• [Exercise prompt]
For each entry, output its words exactly and leave any picture behind.
__________________________________________________
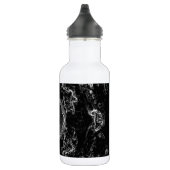 Zwarte en witte luidspreker waterfles  (Rechts)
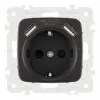Розетка с заземлением, шторками + 2 USB Arte Milano 205.47-1.black 205.47-1.black - 4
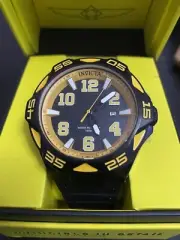 Invicta Men's 52mm Coalition Forces AUTOMATIC NH35 Black Dial Black/Orange Watch
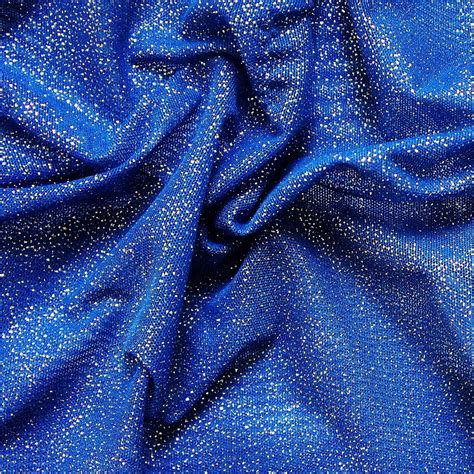 Royal Blue and Silver Fabric 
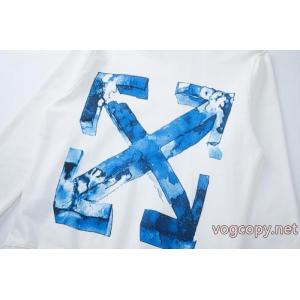 offwhite25ss新型矢印460グラム連帽パーカー
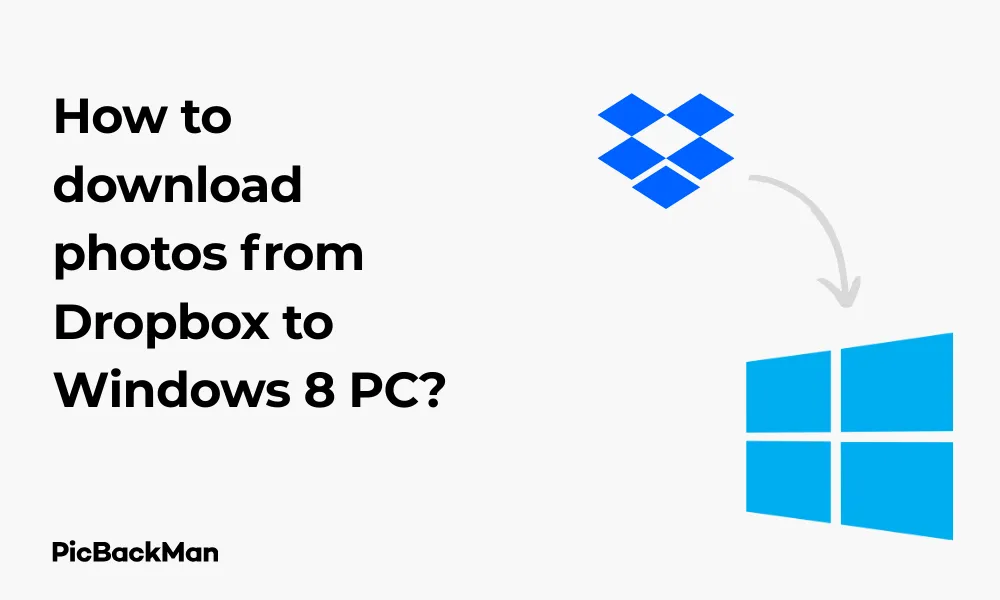 How to download photos from Dropbox to Windows 8 PC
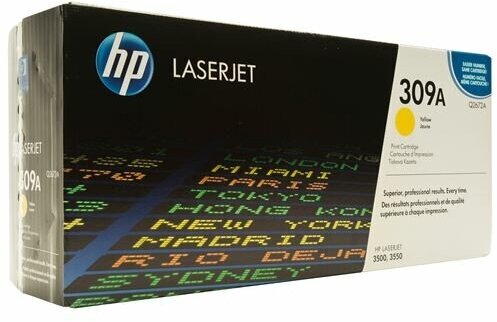 Лазерный картридж Hewlett Packard Q2672A (309A) Yellow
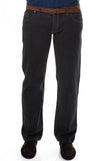 Anthracite Slim Fit Plain Washed Straight Cut Trousers – Wessi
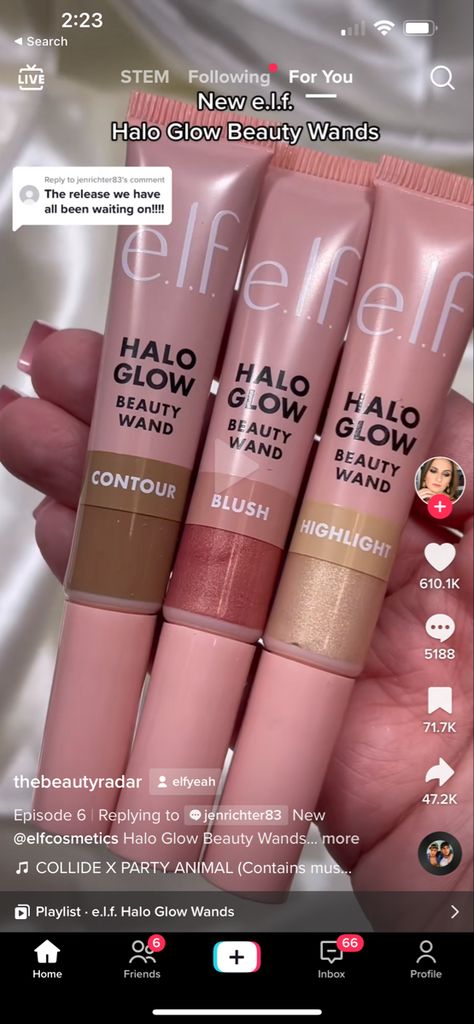 Elf Glow Wands, Elf Beauty Wands, Elf Halo Glow Beauty Wand, Elf Halo Glow Wand, Elf Halo Glow, Soft Girl Makeup, Halo Glow, Halo Halo, Makeup Looks Tutorial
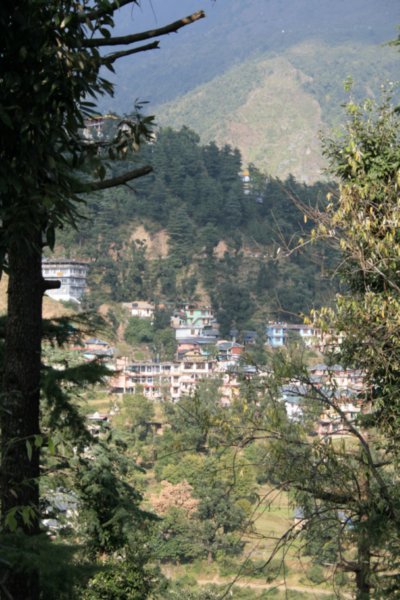 View from the Buddhist Temple in McLeodganj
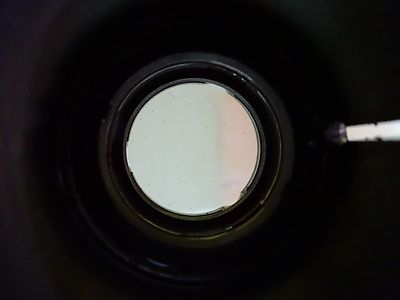 OPTICAL MIL SPEC BRASS MOUNTED LENS LASER OPTICS AS IS BIN#W4-57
__________________________________________________
• [Result]
 Zwarte en witte luidspreker waterfles  (Rechts)
Розетка с заземлением, шторками + 2 USB Arte Milano 205.47-1.black 205.47-1.black - 4
 Invicta Men's 52mm Coalition Forces AUTOMATIC NH35 Black Dial Black/Orange Watch
 Royal Blue and Silver Fabric 
 offwhite25ss新型矢印460グラム連帽パーカー
 How to download photos from Dropbox to Windows 8 PC
 Лазерный картридж Hewlett Packard Q2672A (309A) Yellow
 Anthracite Slim Fit Plain Washed Straight Cut Trousers – Wessi
 Elf Glow Wands, Elf Beauty Wands, Elf Halo Glow Beauty Wand, Elf Halo Glow Wand, Elf Halo Glow, Soft Girl Makeup, Halo Glow, Halo Halo, Makeup Looks Tutorial
 View from the Buddhist Temple in McLeodganj
 OPTICAL MIL SPEC BRASS MOUNTED LENS LASER OPTICS AS IS BIN#W4-57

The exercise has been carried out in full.